451 chciał, by Tony połączył się z God Killerem i został obrońcą wszechświata. Zbroja powstała miliony lat przed narodzinami człowieka. Stworzyli ją kosmici znani jako Aspirants. Za jej pomocą chcieli pokonać inną równie potężną rasę - Celestials. Chociaż przegrali wojnę, udało im się wybić prawie wszystkich Celestiali, których pierwotnie było tak wielu, jak dużo jest gwiazd na niebie. Pancerz posiada więc ogromną moc i jest w stanie pozbawić życia niemal boskie istoty. Oczywiście z czasem okazało się, że 451 do kontroli nad God Killerem zaprogramował prawdziwego syna Starków - Arno. Nieświadomie porwał adoptowane dziecko Howarda i Marii. Jednak w filmowym uniwersum nie trzeba wprowadzać tych komplikacji, by pojawiła się zbroja God Killer i w należyty sposób ją wykorzystano.
Prawdę mówiąc, twórcy mogliby sobie darować nawet wątek Celestials, chociaż w filmowym uniwersum jeden z członków rasy zadebiutował w „Strażnikach Galaktyki”. Biorąc pod uwagę fakt, że Tony został sam na sam w kosmosie Nebulą, wydaje się całkiem prawdopodobne, że łącząc siły, mogą dotrzeć do starożytnej kosmicznej zbroi, którą Stark odpowiednio zmodyfikuje i użyje do walki z Thanosem.
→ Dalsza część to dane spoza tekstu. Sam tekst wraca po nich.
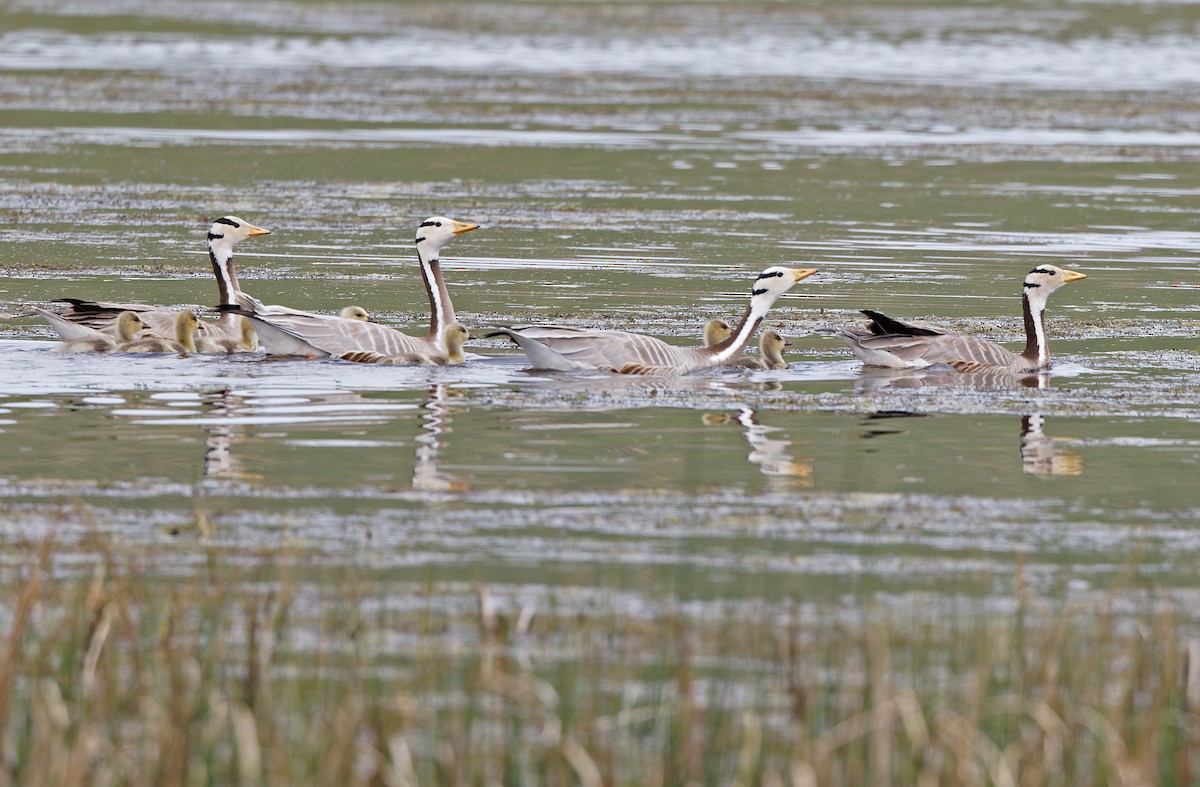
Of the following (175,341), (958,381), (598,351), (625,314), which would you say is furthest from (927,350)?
(175,341)

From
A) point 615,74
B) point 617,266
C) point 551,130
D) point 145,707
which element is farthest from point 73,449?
point 615,74

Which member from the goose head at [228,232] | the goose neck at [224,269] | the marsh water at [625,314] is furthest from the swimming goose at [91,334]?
the goose head at [228,232]

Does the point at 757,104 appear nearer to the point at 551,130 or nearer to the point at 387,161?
the point at 551,130

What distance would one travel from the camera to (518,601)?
8.88m

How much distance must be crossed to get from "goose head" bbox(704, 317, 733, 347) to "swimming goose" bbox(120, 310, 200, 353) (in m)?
4.17

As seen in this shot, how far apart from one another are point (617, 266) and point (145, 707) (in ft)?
50.5

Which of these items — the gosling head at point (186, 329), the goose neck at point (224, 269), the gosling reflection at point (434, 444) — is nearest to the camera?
the gosling reflection at point (434, 444)

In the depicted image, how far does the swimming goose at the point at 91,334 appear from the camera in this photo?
16.5 metres

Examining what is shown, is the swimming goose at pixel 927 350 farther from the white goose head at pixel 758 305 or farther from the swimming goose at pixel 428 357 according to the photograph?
the swimming goose at pixel 428 357

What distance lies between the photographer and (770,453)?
41.8 feet

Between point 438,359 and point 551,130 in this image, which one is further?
point 551,130

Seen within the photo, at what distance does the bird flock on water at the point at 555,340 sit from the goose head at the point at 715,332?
0.01 m

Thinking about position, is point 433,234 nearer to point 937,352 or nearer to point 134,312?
point 134,312

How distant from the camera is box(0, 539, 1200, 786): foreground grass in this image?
6.78 metres
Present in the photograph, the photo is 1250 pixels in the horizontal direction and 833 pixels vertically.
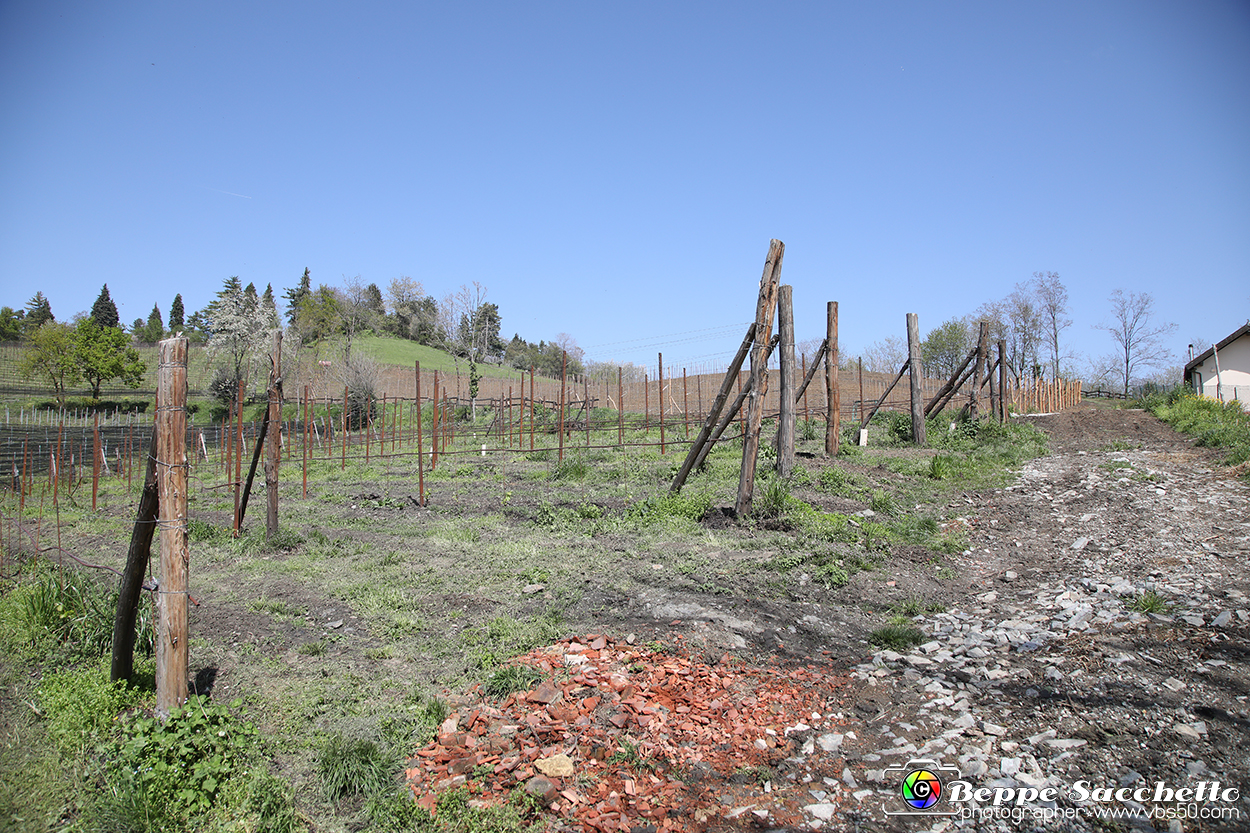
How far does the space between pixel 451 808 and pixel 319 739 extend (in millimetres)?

Istnieje też możliwość, że dzięki kosmicznym technologiom przewyższającymi ziemskie wynalazki, które są oczywistości dla córki Thanosa, Tony skonstruuje własną wersję zbroi God Killer - swoje najpotężniejsze dzieło.
Jeśli tak się stanie, będzie w stanie ponownie podjąć walkę z Thanosem i odebrać mu Rękawicę Nieskończoności. W „Infinity War” prawie mu się to udało, a należy pamiętać, że w komiksowym świecie Tony Stark był pierwszym Ziemianinem w historii, któremu udało się założyć potężny artefakt ze Wszystkimi Klejnotami Nieskończoności. Czy w ten sposób uda się pokonać Thanosa albo przynajmniej zabrać mu Rękawicę, by odwrócić skutki jego działań? Ten scenariusz byłby godnym pożegnaniem filmowego Iron Mana. Nie wykluczone, że heros odda życie, walcząc z Szalonym Tytanem, odwracając tym samym wizję, którą zobaczył w 2. części „Avengers”. Równie prawdopodobne jest to, że Stark przeżyje konflikt i pod koniec filmu postanowi się ustatkować. Szczególnie, że twórcy zasugerowali ciążę Pepper. Stark jako ojciec postanowi przekazać obowiązki obrońców Ziemi kontynuatorom Avengers.
Czy te przewidywania się sprawdzą? Przekonamy się na początku maja 2019 roku, kiedy film „Avengers 4” trafi do kin.